こんにちは!
戸建を使って民泊、簡易宿所に挑戦したい方は、まずはどのような物件を選べばいいかよく分からないと思います。民泊にできない物件もあるので、初心者の方は物件を選ぶ基準を持つのが非常に重要になります。
なので、今日は戸建で民泊、簡易宿所を始めるために、どういった点に気をつけて物件を選べばいいのか解説します。
民泊や簡易宿所では、行政の定めた法令、規程、ガイドラインに照らして許可がおります。この記事では私の体験談を解説しますが、自治体によって許認可の運用は異なるので、実際に民泊を検討されている方は必ず物件所在地の自治体(保健所、消防)に詳細を確認ください。
行政のガイドライン
厚生労働省が作成している以下のリンクの「民泊サービスを始める皆様へ~簡易宿所営業の許可取得の手引き~ (平成30年6月改訂版)」に詳しい説明が記載されています。
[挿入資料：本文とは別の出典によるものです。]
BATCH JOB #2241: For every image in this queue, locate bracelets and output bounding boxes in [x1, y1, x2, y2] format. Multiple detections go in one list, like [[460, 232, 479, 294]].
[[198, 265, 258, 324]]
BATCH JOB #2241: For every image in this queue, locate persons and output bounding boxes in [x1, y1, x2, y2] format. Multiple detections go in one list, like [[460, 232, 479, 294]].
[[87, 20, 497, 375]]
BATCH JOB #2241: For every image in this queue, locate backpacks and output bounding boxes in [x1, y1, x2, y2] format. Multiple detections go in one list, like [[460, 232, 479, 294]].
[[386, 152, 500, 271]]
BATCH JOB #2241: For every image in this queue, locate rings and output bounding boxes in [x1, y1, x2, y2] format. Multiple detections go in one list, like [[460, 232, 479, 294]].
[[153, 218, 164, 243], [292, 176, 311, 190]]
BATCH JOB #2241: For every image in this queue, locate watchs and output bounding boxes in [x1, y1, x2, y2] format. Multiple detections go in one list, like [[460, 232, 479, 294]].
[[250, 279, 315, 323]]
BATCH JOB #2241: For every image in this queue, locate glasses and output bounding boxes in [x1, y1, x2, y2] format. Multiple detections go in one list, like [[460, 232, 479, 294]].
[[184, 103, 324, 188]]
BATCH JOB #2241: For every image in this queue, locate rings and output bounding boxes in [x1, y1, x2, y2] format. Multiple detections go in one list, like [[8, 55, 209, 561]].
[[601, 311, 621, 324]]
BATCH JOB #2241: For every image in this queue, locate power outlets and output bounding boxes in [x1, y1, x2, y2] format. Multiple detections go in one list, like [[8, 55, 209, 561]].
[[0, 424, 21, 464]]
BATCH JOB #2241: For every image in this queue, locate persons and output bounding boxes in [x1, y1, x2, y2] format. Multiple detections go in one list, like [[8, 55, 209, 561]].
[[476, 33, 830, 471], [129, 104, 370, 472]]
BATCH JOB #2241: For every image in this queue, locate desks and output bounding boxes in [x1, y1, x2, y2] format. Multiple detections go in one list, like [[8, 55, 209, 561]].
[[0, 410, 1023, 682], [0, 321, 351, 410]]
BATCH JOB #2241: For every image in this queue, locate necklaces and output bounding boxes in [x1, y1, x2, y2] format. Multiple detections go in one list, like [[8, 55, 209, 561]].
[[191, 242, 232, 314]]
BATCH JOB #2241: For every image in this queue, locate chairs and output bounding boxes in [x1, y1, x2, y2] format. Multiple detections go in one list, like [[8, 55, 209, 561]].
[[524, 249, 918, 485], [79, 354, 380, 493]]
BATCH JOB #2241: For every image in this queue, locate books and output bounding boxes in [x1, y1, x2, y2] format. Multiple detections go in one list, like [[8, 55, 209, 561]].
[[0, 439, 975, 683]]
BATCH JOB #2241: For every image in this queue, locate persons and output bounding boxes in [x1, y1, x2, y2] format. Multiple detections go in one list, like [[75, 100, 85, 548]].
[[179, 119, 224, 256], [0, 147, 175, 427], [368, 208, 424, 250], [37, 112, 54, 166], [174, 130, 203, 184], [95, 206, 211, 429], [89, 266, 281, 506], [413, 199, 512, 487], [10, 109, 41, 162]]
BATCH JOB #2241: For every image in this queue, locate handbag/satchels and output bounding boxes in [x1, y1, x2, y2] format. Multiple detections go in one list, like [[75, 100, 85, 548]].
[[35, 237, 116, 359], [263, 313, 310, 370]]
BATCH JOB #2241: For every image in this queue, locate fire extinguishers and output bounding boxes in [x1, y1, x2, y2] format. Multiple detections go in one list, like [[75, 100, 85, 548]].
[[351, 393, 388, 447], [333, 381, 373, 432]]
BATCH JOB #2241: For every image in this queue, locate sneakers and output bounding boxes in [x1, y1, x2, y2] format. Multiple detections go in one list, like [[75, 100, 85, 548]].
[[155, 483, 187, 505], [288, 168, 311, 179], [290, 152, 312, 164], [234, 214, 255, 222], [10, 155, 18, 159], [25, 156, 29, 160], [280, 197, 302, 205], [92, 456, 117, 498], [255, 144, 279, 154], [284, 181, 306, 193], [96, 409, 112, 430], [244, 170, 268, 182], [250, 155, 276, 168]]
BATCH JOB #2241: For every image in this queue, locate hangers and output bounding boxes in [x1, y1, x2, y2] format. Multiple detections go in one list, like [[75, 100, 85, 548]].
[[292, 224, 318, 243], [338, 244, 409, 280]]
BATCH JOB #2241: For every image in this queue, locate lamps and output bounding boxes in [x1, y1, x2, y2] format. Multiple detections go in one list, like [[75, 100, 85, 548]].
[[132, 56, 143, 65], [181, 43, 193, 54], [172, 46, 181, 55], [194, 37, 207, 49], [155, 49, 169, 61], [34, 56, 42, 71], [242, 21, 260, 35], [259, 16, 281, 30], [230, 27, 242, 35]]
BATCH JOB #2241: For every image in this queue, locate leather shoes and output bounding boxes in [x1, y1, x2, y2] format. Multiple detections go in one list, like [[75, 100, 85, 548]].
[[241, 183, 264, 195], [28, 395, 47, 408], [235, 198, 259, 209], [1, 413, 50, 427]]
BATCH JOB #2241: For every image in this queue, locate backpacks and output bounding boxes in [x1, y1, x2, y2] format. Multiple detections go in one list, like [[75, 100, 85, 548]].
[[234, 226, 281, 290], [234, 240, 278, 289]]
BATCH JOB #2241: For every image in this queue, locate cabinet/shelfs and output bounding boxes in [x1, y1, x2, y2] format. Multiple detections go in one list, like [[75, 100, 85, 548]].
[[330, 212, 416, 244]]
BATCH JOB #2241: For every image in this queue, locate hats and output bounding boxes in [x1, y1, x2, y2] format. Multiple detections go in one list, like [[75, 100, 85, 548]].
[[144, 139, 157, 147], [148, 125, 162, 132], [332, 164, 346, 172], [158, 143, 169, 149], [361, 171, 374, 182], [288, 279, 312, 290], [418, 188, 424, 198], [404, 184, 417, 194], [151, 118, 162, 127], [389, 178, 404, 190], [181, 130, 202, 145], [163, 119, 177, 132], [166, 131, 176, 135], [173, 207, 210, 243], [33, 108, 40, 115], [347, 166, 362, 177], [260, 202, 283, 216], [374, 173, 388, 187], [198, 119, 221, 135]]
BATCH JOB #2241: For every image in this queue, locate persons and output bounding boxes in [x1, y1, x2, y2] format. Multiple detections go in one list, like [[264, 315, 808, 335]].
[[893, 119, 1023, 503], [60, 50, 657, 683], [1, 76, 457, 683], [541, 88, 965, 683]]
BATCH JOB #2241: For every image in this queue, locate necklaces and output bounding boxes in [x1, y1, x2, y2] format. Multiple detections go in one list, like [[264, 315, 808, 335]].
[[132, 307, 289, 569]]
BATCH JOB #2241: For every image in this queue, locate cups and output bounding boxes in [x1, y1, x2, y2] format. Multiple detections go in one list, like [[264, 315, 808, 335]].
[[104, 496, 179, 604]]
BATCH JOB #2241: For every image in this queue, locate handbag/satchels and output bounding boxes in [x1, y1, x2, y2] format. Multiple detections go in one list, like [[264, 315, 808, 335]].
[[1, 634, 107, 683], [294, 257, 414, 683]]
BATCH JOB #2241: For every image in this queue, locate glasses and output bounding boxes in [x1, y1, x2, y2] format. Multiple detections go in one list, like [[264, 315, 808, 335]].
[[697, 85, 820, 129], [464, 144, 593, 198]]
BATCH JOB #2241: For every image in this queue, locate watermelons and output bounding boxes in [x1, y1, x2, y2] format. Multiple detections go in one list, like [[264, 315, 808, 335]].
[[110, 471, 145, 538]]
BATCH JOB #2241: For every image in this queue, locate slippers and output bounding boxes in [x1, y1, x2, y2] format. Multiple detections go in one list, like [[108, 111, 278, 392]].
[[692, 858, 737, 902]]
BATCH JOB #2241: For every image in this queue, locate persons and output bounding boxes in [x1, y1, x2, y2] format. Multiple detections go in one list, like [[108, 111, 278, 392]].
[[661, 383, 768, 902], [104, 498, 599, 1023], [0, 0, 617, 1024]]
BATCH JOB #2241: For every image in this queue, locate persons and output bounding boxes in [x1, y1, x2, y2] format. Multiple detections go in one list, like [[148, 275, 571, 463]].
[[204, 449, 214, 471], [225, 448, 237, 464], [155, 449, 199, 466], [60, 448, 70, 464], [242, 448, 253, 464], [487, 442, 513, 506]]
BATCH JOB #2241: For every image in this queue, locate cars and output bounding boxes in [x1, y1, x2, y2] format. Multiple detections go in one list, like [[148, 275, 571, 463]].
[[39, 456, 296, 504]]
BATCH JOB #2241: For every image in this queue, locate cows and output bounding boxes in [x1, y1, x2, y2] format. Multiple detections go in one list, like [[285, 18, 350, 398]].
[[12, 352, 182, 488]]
https://www.mhlw.go.jp/file/06-Seisakujouhou-11130500-Shokuhinanzenbu/0000213163.pdf
簡易宿所を検討されている方はこの手引きをしっかり読むことをお勧めします。
旅館業法に基づいた、簡易宿所の許可を取得するために必要な情報が網羅されています。
また、ガイドラインは更新されることもありますので、物件市所在地の役所に確認が必要です。
この他、物件所在地の自治体でも簡易宿所や民泊のガイドラインがあるはずなので、是非、ネットで検索してみたり、最寄りの保健所に問い合わせてみてください。
賃貸か購入か?
まず賃貸で運用するか、物件を購入するか決める必要があります。都会だとマンションの一室を賃貸して民泊を運営しているようです。
ただ賃貸だと、所有者に民泊として使用する許可を取る必要があります。マンションでしたら、管理規約で民泊が禁止されている場合もあります。
また、民泊として許認可を取得するためには消防設備などのリフォームが必要なので、最初から所有者に許可を取るのは結構大変だと思います。
でもその点、戸建を買ってしまえば自分がオーナーです。他の入居者もいないので、自分だけの判断で民泊を開始できます。
地方は戸建が安く、北海道であればまだまだ使える物件が200万円以下で十分買えます。実際、私はこちらの物件を170万円で購入して、簡易宿所の許可を取得しました。
地方では200万円以下で状態が良い戸建が買えるので、賃貸で所有者と交渉するよりも買って自分の好きなように運営した方がいいと思います。
用途地域
物件の用途地域も非常に重要です!用途地域とは「商業地域」、「工業地域」、「住居専用地域」など土地利用の用途を定める制度です。用途地域によって建てられる建物が変わってきます。
以下のとおり用途地域は全部で13種類あります。
・第一種低層住居専用地域
・第二種低層住居専用地域
・第一種中高層住居専用地域
・第二種中高層住居専用地域
・第一種住居地域
・第二種住居地域
・田園住居地域
・準住居地域
・近隣商業地域
・商業地域
・準工業地域
・工業地域
・工業専用地域
この中で旅館業法取得可能な地域は6つ。第一種住居地域、第二種住居地域、準住居地域、近隣商業地域、商業地域、準工業地域の6つです。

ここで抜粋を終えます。